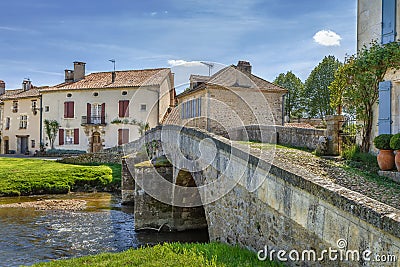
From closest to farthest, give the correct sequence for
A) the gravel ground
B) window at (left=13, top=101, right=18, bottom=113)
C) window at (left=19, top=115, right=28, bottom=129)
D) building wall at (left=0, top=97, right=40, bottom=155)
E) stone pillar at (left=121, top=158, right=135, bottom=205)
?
the gravel ground, stone pillar at (left=121, top=158, right=135, bottom=205), building wall at (left=0, top=97, right=40, bottom=155), window at (left=19, top=115, right=28, bottom=129), window at (left=13, top=101, right=18, bottom=113)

──────────

[Goal of the exercise]: Can you transcribe all of the data above word for word, leaving the picture out of your copy?

[Completed exercise]:
From closest to farthest, give the correct sequence for
A) the gravel ground
B) window at (left=13, top=101, right=18, bottom=113)
C) window at (left=19, top=115, right=28, bottom=129)
D) building wall at (left=0, top=97, right=40, bottom=155)
E) stone pillar at (left=121, top=158, right=135, bottom=205)
?
the gravel ground, stone pillar at (left=121, top=158, right=135, bottom=205), building wall at (left=0, top=97, right=40, bottom=155), window at (left=19, top=115, right=28, bottom=129), window at (left=13, top=101, right=18, bottom=113)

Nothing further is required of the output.